📨 Partitions & Offsets

The Anatomy of a Kafka Topic — and How to Choose Partition Counts

A Kafka topic is split into partitions — ordered, append-only logs. Each message gets an offset (sequence number) within its partition. Producers choose partitions by key hash (or round-robin). Consumer groups divide partitions among members — each partition is read by exactly one consumer.

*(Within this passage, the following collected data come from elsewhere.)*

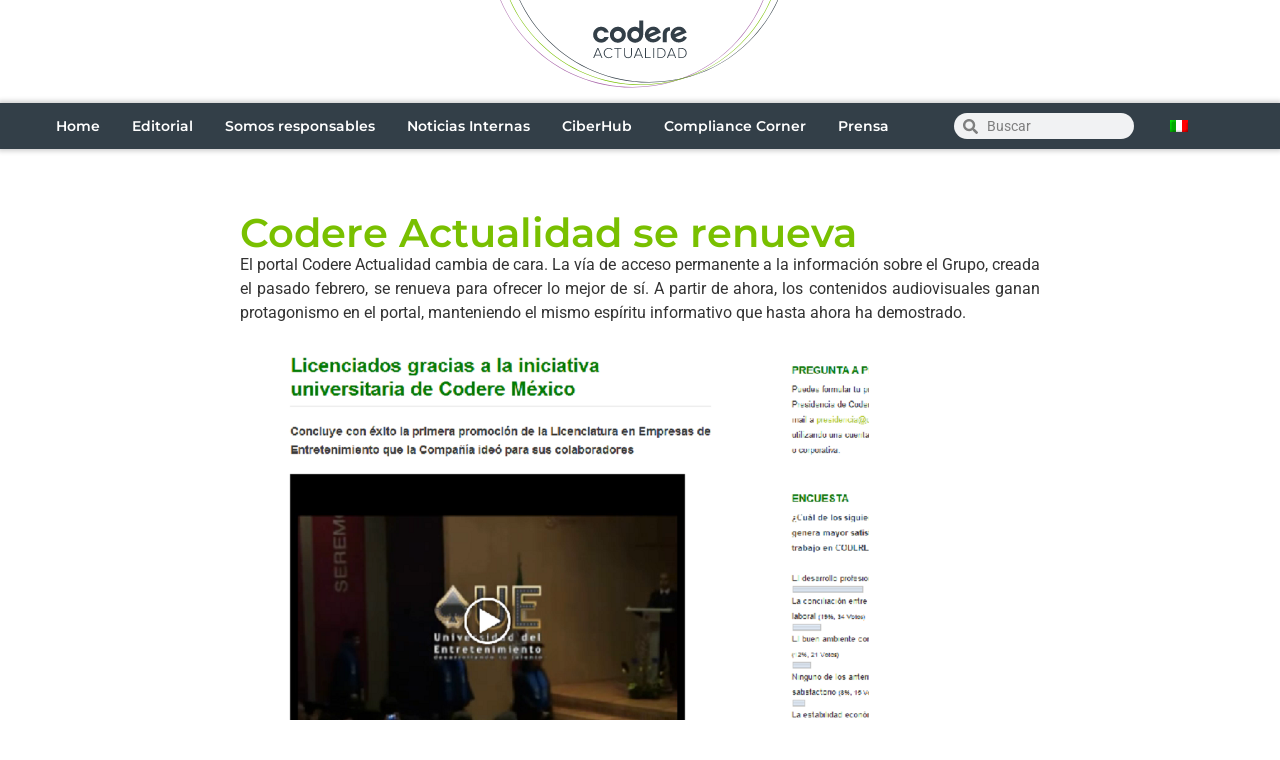

--- FILE ---
content_type: text/css
request_url: https://actualidad.codere.com/wp-content/uploads/elementor/css/post-9899.css?ver=1768403005
body_size: 897
content:
.elementor-9899 .elementor-element.elementor-element-7cc3af8c{--display:flex;--gap:2rem 0rem;--row-gap:2rem;--column-gap:0rem;--margin-top:4rem;--margin-bottom:6rem;--margin-left:0rem;--margin-right:0rem;--padding-top:0px;--padding-bottom:0px;--padding-left:0px;--padding-right:0px;}.elementor-widget-theme-post-title .elementor-heading-title{font-family:var( --e-global-typography-primary-font-family ), Sans-serif;font-weight:var( --e-global-typography-primary-font-weight );color:var( --e-global-color-primary );}.elementor-9899 .elementor-element.elementor-element-7dba0411 .elementor-heading-title{font-family:"Montserrat", Sans-serif;font-weight:600;color:var( --e-global-color-secondary );}.elementor-widget-theme-post-content{color:var( --e-global-color-text );font-family:var( --e-global-typography-text-font-family ), Sans-serif;font-weight:var( --e-global-typography-text-font-weight );}.elementor-9899 .elementor-element.elementor-element-2c0b1509{color:var( --e-global-color-text );font-family:"Roboto", Sans-serif;font-weight:400;}@media(min-width:768px){.elementor-9899 .elementor-element.elementor-element-7cc3af8c{--content-width:800px;}}@media(max-width:1024px){.elementor-9899 .elementor-element.elementor-element-7cc3af8c{--gap:1rem 0rem;--row-gap:1rem;--column-gap:0rem;--padding-top:0rem;--padding-bottom:0rem;--padding-left:2rem;--padding-right:2rem;}}@media(max-width:767px){.elementor-9899 .elementor-element.elementor-element-7cc3af8c{--gap:0rem 0rem;--row-gap:0rem;--column-gap:0rem;--padding-top:0rem;--padding-bottom:0rem;--padding-left:1rem;--padding-right:1rem;}.elementor-9899 .elementor-element.elementor-element-7dba0411 > .elementor-widget-container{margin:0px 0px 0px 0px;padding:0px 0px 0px 0px;}.elementor-9899 .elementor-element.elementor-element-7dba0411 .elementor-heading-title{font-size:32px;}}/* Start custom CSS for theme-post-content, class: .elementor-element-2c0b1509 */.elementor-9899 .elementor-element.elementor-element-2c0b1509 img {
    border-radius: 16px;
    margin-bottom: 1.5rem;
}

.elementor-9899 .elementor-element.elementor-element-2c0b1509 a {
    text-decoration: underline
}

table td, table th {
    border: none;
    background-color: transparent;
}

table tbody>tr:nth-child(odd)>td, table tbody>tr:nth-child(odd)>th {
    background-color: transparent;
    vertical-align: middle;
}/* End custom CSS */
/* Start custom CSS */li {
    padding-bottom: 15px;
}

ol li::marker {
    color: #a967ab;
    font-weight: 800;
}/* End custom CSS */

📤 Producer: How Messages Land in Partitions

Partitions: 4

Routing:

Messages0

Keys Seen0

Hottest Partition—

Skew0%

👥 Consumer Groups: Partition Assignment

Each partition is assigned to exactly one consumer. More consumers than partitions = idle consumers.

Consumers: 2

📏 How Many Partitions?

Rule of thumb: target throughput ÷ per-partition throughput. If you need 100MB/s and each partition handles ~10MB/s, use 10 partitions. More partitions = more parallelism, but also more overhead (file handles, replication traffic, leader elections).

Partitions ≥ max(target_throughput / partition_throughput, consumer_count)

🔑 Key-Based Ordering

Messages with the same key always go to the same partition → guaranteed ordering per key. This is how you get ordered event streams per user/entity. But beware: hot keys (one key with 80% of traffic) create partition hotspots.

📊 Offset Tracking

Each consumer tracks its position per partition via committed offsets (stored in __consumer_offsets topic). On restart, consumers resume from their last commit. Auto-commit (default) vs manual commit trades convenience for exactly-once guarantees.

⚖️ Rebalancing

When consumers join/leave, Kafka rebalances — reassigning partitions. During rebalance, consumption pauses (stop-the-world). Use CooperativeStickyAssignor to minimize partition movement and reduce downtime.

🛠️ Operational Best Practices

📈 Monitor Consumer Lag

kafka-consumer-groups.sh --describe --group mygroup

If lag grows steadily, you need more consumers or faster processing. Alert when lag > N minutes.

🔢 Never Decrease Partitions

# You can only ADD partitions, not remove
kafka-topics.sh --alter --partitions 12

Adding partitions changes key routing — messages with the same key may land in different partitions. Plan ahead.

⏰ Retention & Compaction

retention.ms=604800000  # 7 days
cleanup.policy=compact  # or delete

Delete: remove old messages by time/size. Compact: keep latest per key. Use compact for changelog topics.

🔧 Producer Tuning

batch.size=65536
linger.ms=5
acks=all

Batch + linger for throughput. acks=all for durability. acks=1 for latency. Never acks=0 in production.

🏥 Under-Replicated Partitions

kafka-topics.sh --describe --under-replicated

Non-zero URP = data at risk. Check broker health, disk I/O, network. This is your #1 Kafka alert.

🎯 Rack-Aware Replication

broker.rack=us-east-1a

Ensure replicas spread across racks/AZs. Losing one rack shouldn't lose any partition's quorum.